У тридцатилетней герцогини было овальное лицо с правильными чертами, почти без макияжа, и большие проницательные серые глаза. Фламандская кровь наделила ее молочным цветом лица, бледно-золотистыми волосами и крепким телосложением, слабо согласовавшимся с канонами красоты.

— Вы так благосклонны в вашем гостеприимстве, госпожа, — сказала Катрин, поднося к губам кубок с медовым вином. — Ваша доброта тронула меня.

Бургундцы и правда были безупречно любезны с ней. Ее, взяв с нее слово чести, поселили в комнате на третьем этаже герцогской башни и приставили к ней камеристку. Роскошь, которая вовсе роскошью не была, если учесть бесчисленные финтифлюшки, наводняющие гардероб дамы благородного происхождения. Такая дама, как поняла Катрин, просто не может одеться сама, не утонув в шнурках, пряжках и застежках. Она пользовалась определенной свободой передвижения в стенах замка, а приставленные к ней стражники изображали добродушное безразличие. Их бдительность, однако, не ослабевала никогда.

— Дело в том, что женщины-воительницы — редкость, — улыбнулась Филиппа. В ее холодном, даже отстраненном взгляде отразилась некоторая грусть. — Вы, должно быть, ведете увлекательную жизнь.

— Не знаю, что и сказать, мадам.

— До нас доходили невероятные истории о вашем мастерстве полководца, о том, как вы обводили вокруг пальца лучших английских капитанов.

— Я старалась вносить свою лепту.

— Ццц, ццц, дорогая баронесса, нашему полу скромность к лицу только тогда, когда рядом есть мужчины, чтобы ее оценить. Мы среди женщин, вы можете говорить открыто.

Катрин безнадежно ломала голову, что бы такого сказать. Она совершенно не разбиралась в легкомысленной болтовне высокопоставленных дам. Ей довольно приходилось слышать, как болтают простые женщины о погоде, урожае, дороговизне хлеба, своих и чужих постельных утехах, мужьях и детворе, но эти прозаические темы не соответствовали этому благородному обществу.

— Война непохожа на «Песнь о Роланде» мадам.

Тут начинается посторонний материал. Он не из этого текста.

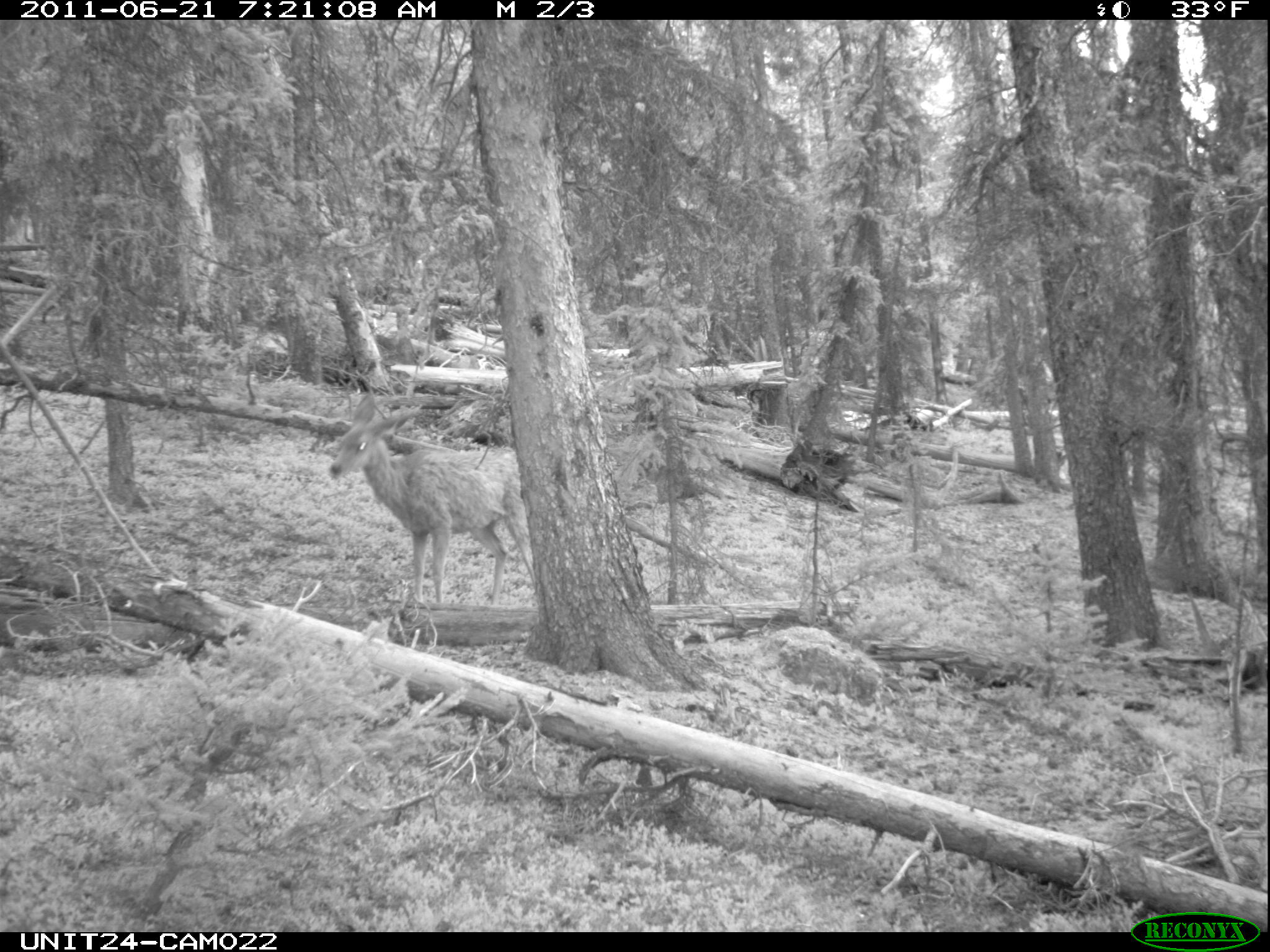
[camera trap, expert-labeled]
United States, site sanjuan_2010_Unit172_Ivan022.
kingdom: Animalia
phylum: Chordata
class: Mammalia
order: Artiodactyla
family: Cervidae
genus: Odocoileus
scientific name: Odocoileus hemionus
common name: mule deer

Она смердит, на ней бредут через дерьмо и слякоть, и гибнут люди.

В глубине комнаты двое дам подняли глаза от игорной доски.

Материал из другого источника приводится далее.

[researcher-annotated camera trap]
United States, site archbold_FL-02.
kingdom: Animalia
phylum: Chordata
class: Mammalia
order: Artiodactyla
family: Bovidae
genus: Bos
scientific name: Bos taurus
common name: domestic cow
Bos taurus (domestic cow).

— Думаете, я этого не знаю? — Прелестная блондинка наклонилась к воительнице и устремила на нее свои проницательные серые глаза. — Вы полагаете, происхождение защищает нас от реалий мира? — Ее лицо снова изменилось и застыло в холодной нейтральной маске. — Мне было два года, когда граф, мой отец, обещал меня наследнику саксонского герцогства, пять, когда умер мой маленький жених, двенадцать, когда меня выдали за герцога Филиппа, с лицом которого меня познакомил портрет. Я впервые увидела его в день свадьбы. Я всегда выполняла свой долг. Нас, женщин-дворянок, этому выучивают. Но иногда, когда ночь расстилает свой черный бархатный плащ над нашими снами, иногда… ну, нам всем случается грезить…

Она завидует мне, ошеломленно поняла Катрин. Эта высокая, прекрасная и знатная дама, жена самого могущественного сеньера Запада, завидует крестьянской дочери. Из-за любовниц ее мужа? Герцог Филипп, как печально было известно, содержал уйму любовниц и фавориток, доходя даже до того, что узаконивал своих бастардов, подрастающих при дворе. Каждый день видеть напоминания о неверности мужчины, который делит с тобой постель, который заключает тебя в свои объятья и детей которому ты рожаешь… Она заслуживает лучшего.

— Мой отец был крестьянином и играл на виеле на деревенских праздниках, — смущенно призналась Катрин. — Он был добрым и хорошим человеком. И красивым мужчиной. Он имел несчастье жениться на женщине более высокого положения. Моя мать была единственной дочерью суконщика, которая думала, что выиграла приз, а в итоге стала обычной женой обычного человека. Она мстила моему отцу и постоянно унижала его. Она разбила ему сердце.